* **Activity**
The answer must reproduce the listing exactly, with every picture left out.

* **Information shown**
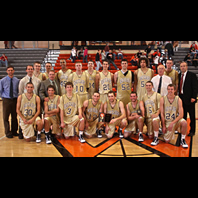 Men's Basketball Wins Wartburg Tournament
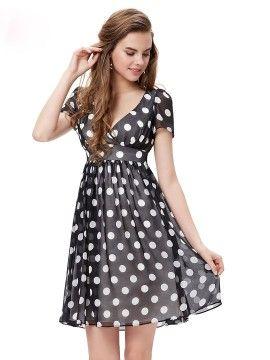 Shop Black Contrast Polka Dot Print V Neck Chiffon Dress from choies.com .Free shipping Worldwide.$55.99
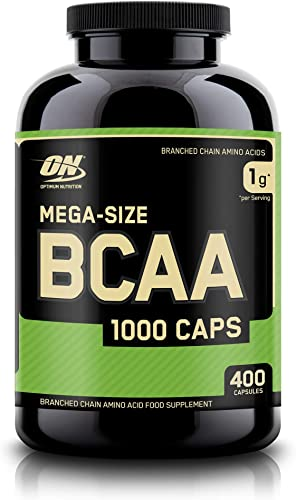Optimum Nutrition Instantized BCAA Capsule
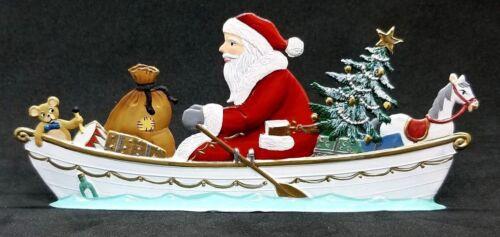 """ARTIST WILHELM SCHWEIZER GERMAN ZINNFIGUREN - Rowing Santa (5.5""""x 2.5"""")"""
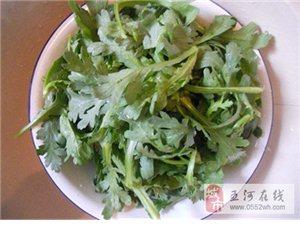 时令菜肴——纯绿色菜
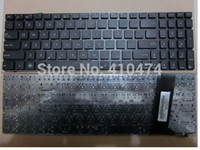 Wholesale New Keyboard For Asus Laptop - New Free Shipping Laptop US Keyboard for ASUS N56 N56V N76 U500VZ R500V R500 R505 S550C R500A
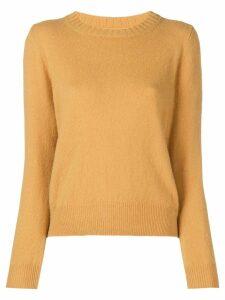 Société Anonyme Softy jumper - Yellow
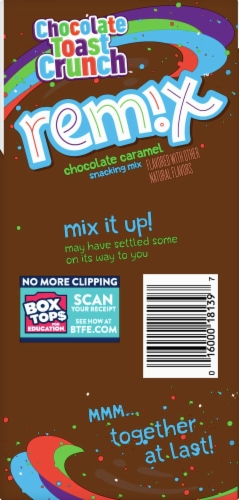 Cinnamon Toast Crunch Remix Chocolate Toast Crunch Snacking Mix Perspective: left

* **Answer section**
 Men's Basketball Wins Wartburg Tournament
 Shop Black Contrast Polka Dot Print V Neck Chiffon Dress from choies.com .Free shipping Worldwide.$55.99
Optimum Nutrition Instantized BCAA Capsule
 """ARTIST WILHELM SCHWEIZER GERMAN ZINNFIGUREN - Rowing Santa (5.5""""x 2.5"""")"""
 时令菜肴——纯绿色菜
 Wholesale New Keyboard For Asus Laptop - New Free Shipping Laptop US Keyboard for ASUS N56 N56V N76 U500VZ R500V R500 R505 S550C R500A
 Société Anonyme Softy jumper - Yellow
 Cinnamon Toast Crunch Remix Chocolate Toast Crunch Snacking Mix Perspective: left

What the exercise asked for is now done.